## Bloc de texte

<<<<

Droit de visite des pères : la parole aux femmes

Le droit de visite des pères fait souvent l’objet de débats passionnés : entre justice, égalité parentale et protection des enfants. Mais au-delà des grands principes, que ressentent réellement celles et ceux qui le vivent ? Quand les décisions judiciaires croisent les réalités du quotidien, la théorie du « devoir de visite » se heurte parfois à des histoires bien plus complexes.

Emmanuel Macron a affirmé, dans un entretien diffusé par ELLE, mardi 7 mai, que les parents devaient exercer « leurs responsabilités » à « deux ». Le chef de l’État veut mettre en place une mesure exigeant des pères de famille absents qu’ils rendent visite à leur(s) enfant(s) jusqu’à l’âge adulte. Selon lui, ce devoir de visite doit faire comprendre aux pères que « c’est un devoir d’être parent, et que c’est un devoir qui ne s’arrête pas au moment du divorce ou de la séparation ».

Entre le devoir de visite imposé par la loi et le lien à reconstruire après une séparation, certaines femmes racontent des expériences douloureuses, parfois même dangereuses, trop souvent tues. Face à la proposition d’Emmanuel Macron d’instaurer un devoir de visite des pères, le débat s’enflamme : peut-on imposer un droit de visite quand le lien est rompu ?

Cette décision émerge dans un contexte où 85 % des familles monoparentales sont composées de mères seules. Ces familles seraient environ 1,7 million en France, selon les chiffres avancés par le chef de l’État.

>>>>

[Extraits de données de cadres de délimitation]
<<<<

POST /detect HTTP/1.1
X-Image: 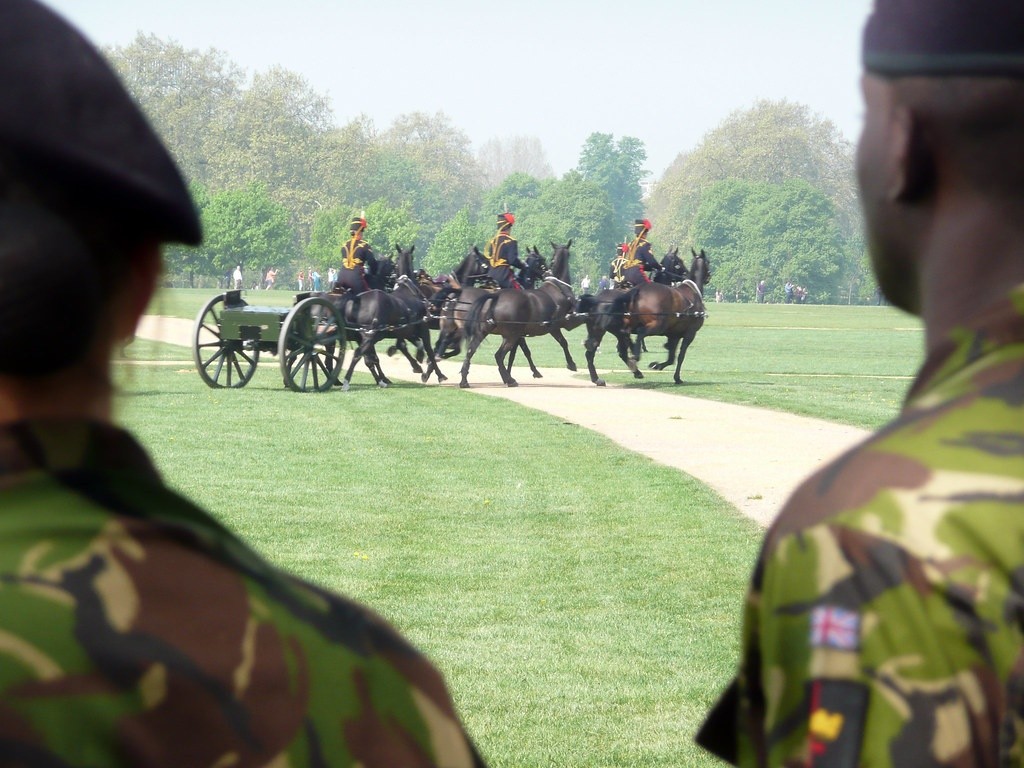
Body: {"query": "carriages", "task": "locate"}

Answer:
[194,237,712,396]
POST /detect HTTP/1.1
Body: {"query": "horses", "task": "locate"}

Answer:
[582,244,709,386]
[320,242,491,392]
[421,238,545,384]
[459,238,585,387]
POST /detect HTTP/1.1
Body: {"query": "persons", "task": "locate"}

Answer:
[695,1,1024,768]
[312,268,322,290]
[299,270,305,291]
[785,281,794,304]
[307,267,313,291]
[233,266,242,289]
[484,213,528,288]
[225,269,231,289]
[336,217,378,295]
[610,219,662,288]
[0,0,488,768]
[328,268,337,292]
[265,266,279,290]
[581,275,591,295]
[796,286,808,304]
[715,291,724,304]
[251,282,261,289]
[875,285,881,306]
[757,280,765,303]
[599,276,606,290]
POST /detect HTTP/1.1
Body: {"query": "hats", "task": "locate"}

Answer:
[616,244,629,254]
[863,0,1024,71]
[497,213,515,230]
[634,219,651,234]
[350,217,367,233]
[0,0,205,248]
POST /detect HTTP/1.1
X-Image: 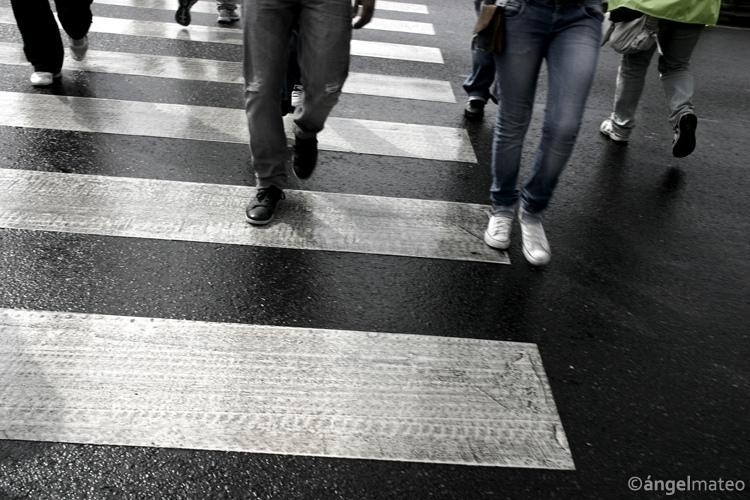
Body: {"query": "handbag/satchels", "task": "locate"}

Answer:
[602,12,660,53]
[472,6,506,53]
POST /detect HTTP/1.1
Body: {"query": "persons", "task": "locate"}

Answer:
[243,0,375,225]
[175,0,240,26]
[10,0,93,85]
[599,0,721,158]
[483,0,608,265]
[462,0,501,124]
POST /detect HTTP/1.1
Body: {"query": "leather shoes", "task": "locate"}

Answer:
[292,131,318,183]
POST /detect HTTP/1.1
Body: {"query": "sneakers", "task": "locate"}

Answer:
[29,71,62,85]
[68,36,89,60]
[485,211,515,249]
[176,1,196,25]
[671,111,697,158]
[246,187,282,225]
[517,208,551,267]
[216,8,240,23]
[291,83,306,108]
[599,119,632,142]
[465,99,486,116]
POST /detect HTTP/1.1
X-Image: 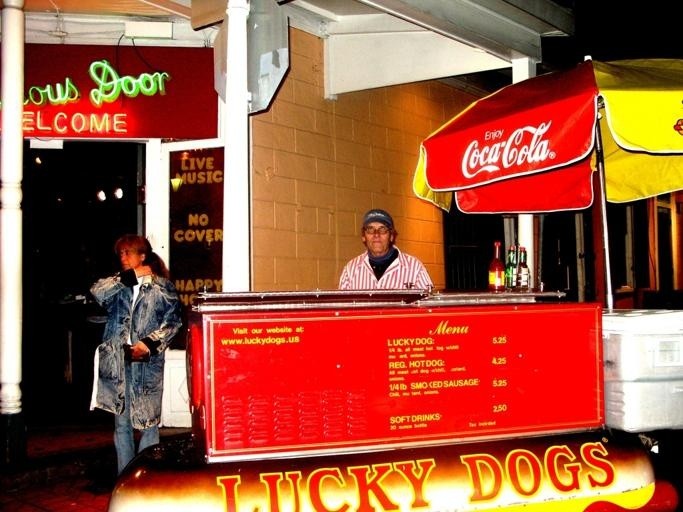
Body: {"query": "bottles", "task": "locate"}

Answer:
[488,241,528,293]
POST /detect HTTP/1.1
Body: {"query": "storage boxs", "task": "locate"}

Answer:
[604,381,683,434]
[602,308,683,382]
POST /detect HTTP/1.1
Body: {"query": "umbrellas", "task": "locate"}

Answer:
[406,50,683,313]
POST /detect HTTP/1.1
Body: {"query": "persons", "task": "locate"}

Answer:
[338,206,435,293]
[86,232,184,476]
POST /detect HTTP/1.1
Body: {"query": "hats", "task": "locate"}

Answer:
[363,209,393,229]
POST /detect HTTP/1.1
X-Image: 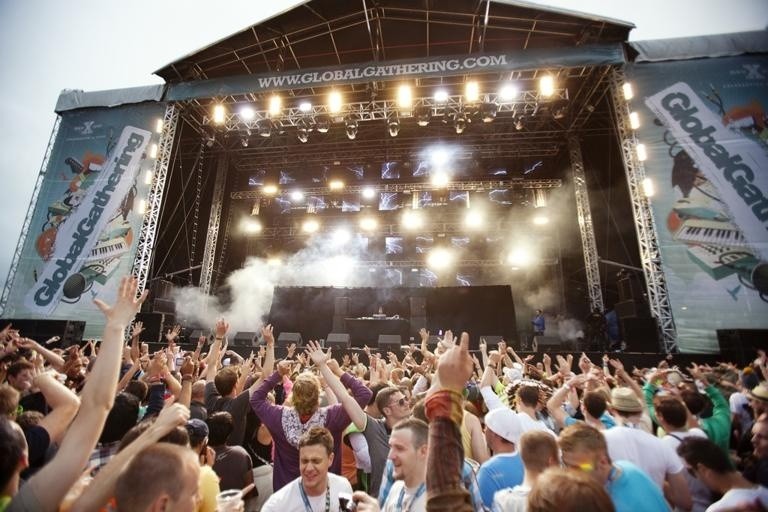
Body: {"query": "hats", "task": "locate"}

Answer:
[187,420,208,446]
[746,386,768,403]
[485,408,521,443]
[606,387,643,413]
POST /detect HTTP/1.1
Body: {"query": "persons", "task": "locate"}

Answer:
[1,275,768,512]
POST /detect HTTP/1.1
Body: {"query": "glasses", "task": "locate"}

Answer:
[390,396,408,407]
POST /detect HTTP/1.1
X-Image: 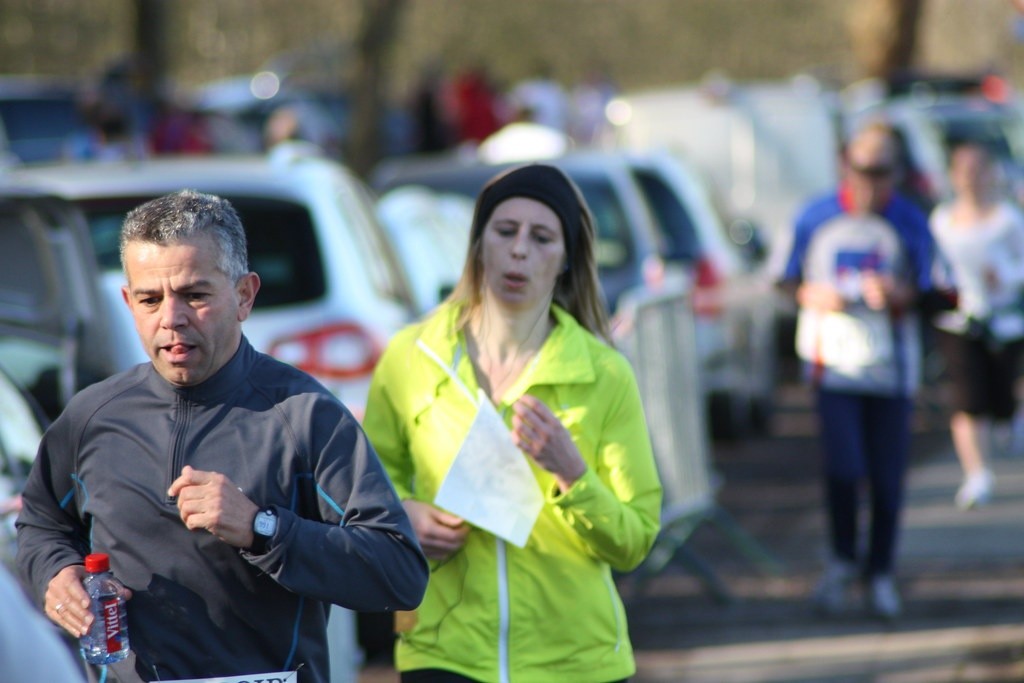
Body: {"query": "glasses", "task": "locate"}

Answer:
[849,163,904,181]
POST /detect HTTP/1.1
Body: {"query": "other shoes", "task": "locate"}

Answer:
[870,575,903,620]
[819,559,853,607]
[956,468,999,512]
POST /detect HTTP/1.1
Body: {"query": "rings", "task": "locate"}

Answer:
[55,604,62,614]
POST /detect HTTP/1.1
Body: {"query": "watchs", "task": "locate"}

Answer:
[253,504,278,556]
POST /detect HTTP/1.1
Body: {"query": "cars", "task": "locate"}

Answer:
[0,54,1024,683]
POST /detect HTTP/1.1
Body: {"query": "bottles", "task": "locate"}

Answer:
[78,554,130,664]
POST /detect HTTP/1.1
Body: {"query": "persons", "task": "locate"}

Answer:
[362,164,664,683]
[56,44,617,164]
[776,126,957,620]
[15,188,430,683]
[927,119,1024,512]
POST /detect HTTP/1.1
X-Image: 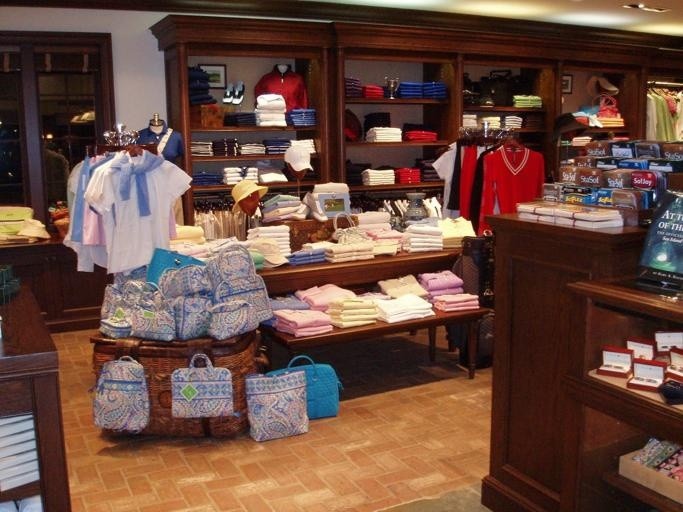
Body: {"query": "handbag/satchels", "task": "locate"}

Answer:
[599,105,617,117]
[246,371,309,442]
[98,245,274,341]
[481,69,517,106]
[333,227,372,245]
[267,356,339,420]
[92,355,149,433]
[172,353,234,418]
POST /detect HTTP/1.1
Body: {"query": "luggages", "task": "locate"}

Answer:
[444,236,495,367]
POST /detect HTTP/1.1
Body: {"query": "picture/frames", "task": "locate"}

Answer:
[560,74,574,95]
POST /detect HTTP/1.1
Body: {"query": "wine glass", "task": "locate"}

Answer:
[386,78,400,100]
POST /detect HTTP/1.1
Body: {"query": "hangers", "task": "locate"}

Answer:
[424,189,444,199]
[289,191,311,201]
[260,191,282,206]
[195,195,236,218]
[647,80,682,94]
[350,191,383,213]
[382,190,409,200]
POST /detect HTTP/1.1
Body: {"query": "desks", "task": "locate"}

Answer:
[235,238,490,380]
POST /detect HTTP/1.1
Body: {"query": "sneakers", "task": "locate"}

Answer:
[302,193,329,222]
[292,204,310,220]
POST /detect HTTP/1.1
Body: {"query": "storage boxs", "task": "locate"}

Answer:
[190,104,226,130]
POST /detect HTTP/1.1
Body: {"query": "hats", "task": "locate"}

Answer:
[284,145,314,171]
[17,219,52,239]
[587,77,619,97]
[250,239,290,269]
[230,180,268,213]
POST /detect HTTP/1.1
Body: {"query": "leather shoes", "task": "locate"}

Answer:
[223,81,245,105]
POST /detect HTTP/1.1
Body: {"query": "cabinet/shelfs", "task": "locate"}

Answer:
[520,29,647,184]
[479,212,681,510]
[423,26,555,184]
[334,19,463,199]
[616,34,683,139]
[0,280,72,512]
[148,14,338,225]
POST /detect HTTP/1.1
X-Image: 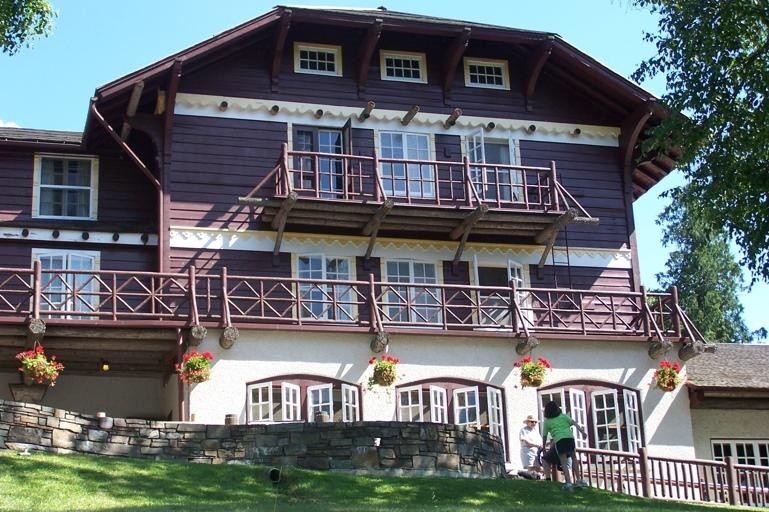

>>>>

## Travail à faire
A. Dans le texte sur le droit de visite des pères, recopiez le passage compris entre « Droit de visite des pères : la » et « bien plus complexes. » inclus, en renommant « égalité parentale » en « équité parentale ».
B. Traduisez en anglais la phrase suivante du texte sur le droit de visite des pères : « Cette décision émerge dans un contexte où 85 % des familles monoparentales sont composées de mères seules. »

## Liste des réponses
A.
Droit de visite des pères : la parole aux femmes

Le droit de visite des pères fait souvent l’objet de débats passionnés : entre justice, équité parentale et protection des enfants. Mais au-delà des grands principes, que ressentent réellement celles et ceux qui le vivent ? Quand les décisions judiciaires croisent les réalités du quotidien, la théorie du « devoir de visite » se heurte parfois à des histoires bien plus complexes.

B. This decision comes in a context where 85% of single-parent families are made up of mothers alone.